Working on your first Pull Request? You can learn how from this free series How to Contribute to an Open Source Project on GitHub

Before submitting a pull request, please make sure the following is done…

  • Search GitHub for an open or closed Pull Request that relates to your submission. You don't want to duplicate effort.

  • Fork the repo and create your branch from main.

  • If you have added functionality or changed existing functionality, be sure to add a test. Ideally a unit test for helper function, or a test that includes rendering with RTL.

  • If you've changed APIs, make sure that the stories in Storybook are working as expected.

  • Ensure the test suite passes (npm run test).

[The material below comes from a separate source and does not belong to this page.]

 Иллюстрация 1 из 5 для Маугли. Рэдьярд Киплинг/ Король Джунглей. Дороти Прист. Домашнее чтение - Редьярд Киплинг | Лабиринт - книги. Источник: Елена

  • Make sure your code lints (npm run lint) - we've done our best to make sure these rules match our internal linting guidelines.

Code Guide

Our linter will catch most styling issues that may exist in your code. You can check the status of your code styling by running: npm run lint

However, there are still some styles that the linter cannot pick up. If you are unsure about something, looking at Airbnb's Style Guide will guide you in the right direction.

Types

We use TypeScript for type safety. Some rules to follow:

  • Never use any type. Implicit or explicit.
  • Prefer unknown over any. Refine the type.
  • Type your function parameters and return values explicitly, do not rely on implicit any or inference. Exceptions are React components and trivial functions where the types are obvious.
  • Do not use as type assertions, ever. The only exception is as const.

License

By contributing to Recharts, you agree that your contributions will be licensed under its MIT license.